SOURCE PASSAGE:

Lying quietly between Simons Town on the Indian Ocean and Scarborough on the Atlantic, the Red Hill mountains are largely unknown even to locals. But it is an easy hiking environment of mostly flat paths meandering around a pair of reservoirs, and Red Hill currently offers an enticing proposition: a post-fire environment.

Irises burst out of the sand, six months after the fire.

Red Hill is an area of especially rich fynbos vegetation and the good news is that it was swept by a raging fire six months before my visit. The resulting grow back is already remarkable. Fynbos, of course, relies on regular fires to clear old and dead plant material and return it as nutrients; fire also acts as the stimulant for fynbos plants to grow, their seeds to germinate and bulbs to bloom – and at Red Hill you can see it happening right in front of you.

The exquisite beauty of Gladiolus bonaespei, a Cape Peninsula endemic.

Pelargonium myrrhifolium, is a sprawling member of the Geranium family.

Fynbos plants have evolved three ways to survive fire – indeed, to use fire as part of their life cycle. Some plants are ‘resprouters’ – growing back from a thick fire-resistant stump or root. The skeletal protea bushes still standing at Red Hill have dormant buds under their thick bark that are triggered into growth by the chemicals in fire – ethynol and ammonia – and they will be green-leaved again within a year.

A shower of Lobelias shivering in the winter wind.

Haemanthus sanguineus lowers its fruit-laden stalk to the ground for tortoises to eat & disperse its berries.

Other plants are ‘reseeders’. Having safely dispersed their seeds before the fire or in its aftermath, these ‘mother plants’ are lost to the flames; within a few weeks hundreds then thousands of seedlings take their place. After the winter rains, the apparently lifeless and burnt ground here will be a thick green carpet of tiny plants all racing to make the most of the optimum growing conditions.

EXERCISE BRIEF:
According to the passage on Red Hill, which two places do the Red Hill mountains lie between? The records have nothing to do with the passage on Red Hill.

Collected data entries:
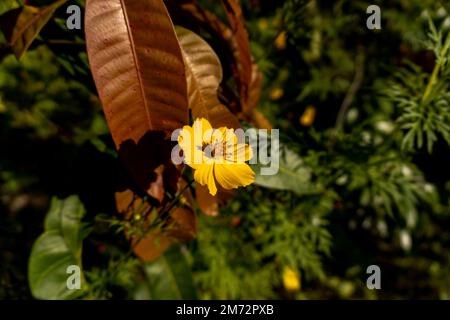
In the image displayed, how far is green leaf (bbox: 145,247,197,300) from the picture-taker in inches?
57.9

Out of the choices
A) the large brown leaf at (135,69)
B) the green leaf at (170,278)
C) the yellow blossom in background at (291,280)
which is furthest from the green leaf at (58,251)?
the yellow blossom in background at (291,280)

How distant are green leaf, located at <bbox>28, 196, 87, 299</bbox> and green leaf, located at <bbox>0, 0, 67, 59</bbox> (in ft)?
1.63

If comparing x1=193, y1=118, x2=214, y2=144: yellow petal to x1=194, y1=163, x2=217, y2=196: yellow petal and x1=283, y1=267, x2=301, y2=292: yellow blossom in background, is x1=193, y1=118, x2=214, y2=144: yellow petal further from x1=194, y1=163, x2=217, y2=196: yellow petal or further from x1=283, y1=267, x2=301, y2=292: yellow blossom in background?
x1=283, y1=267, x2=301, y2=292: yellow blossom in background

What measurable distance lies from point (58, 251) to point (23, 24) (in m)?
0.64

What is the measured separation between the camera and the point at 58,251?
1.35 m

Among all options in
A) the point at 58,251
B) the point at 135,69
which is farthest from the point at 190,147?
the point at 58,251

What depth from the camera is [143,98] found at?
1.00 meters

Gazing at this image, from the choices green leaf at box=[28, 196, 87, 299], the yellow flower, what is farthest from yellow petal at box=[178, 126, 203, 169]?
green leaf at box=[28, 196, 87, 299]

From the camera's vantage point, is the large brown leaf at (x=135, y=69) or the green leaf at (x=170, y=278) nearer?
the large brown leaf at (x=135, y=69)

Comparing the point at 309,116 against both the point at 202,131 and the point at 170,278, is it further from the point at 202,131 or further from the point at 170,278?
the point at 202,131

==

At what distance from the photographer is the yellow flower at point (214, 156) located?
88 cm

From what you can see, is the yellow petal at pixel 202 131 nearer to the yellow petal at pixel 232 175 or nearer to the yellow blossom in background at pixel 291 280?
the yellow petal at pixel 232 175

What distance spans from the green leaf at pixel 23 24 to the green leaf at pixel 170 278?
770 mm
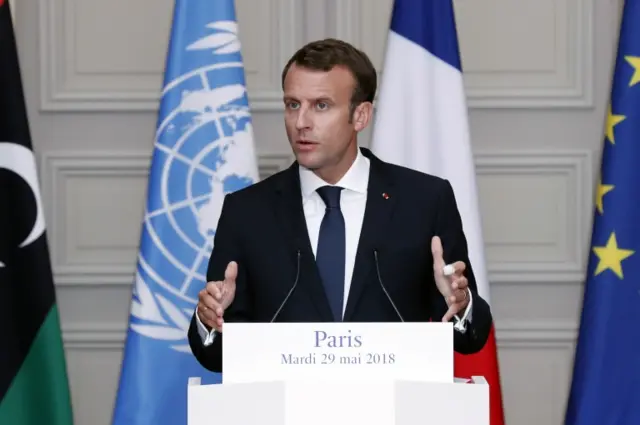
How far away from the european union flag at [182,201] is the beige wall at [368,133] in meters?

YOUR RESPONSE:
Simons Town on the Indian Ocean and Scarborough on the Atlantic.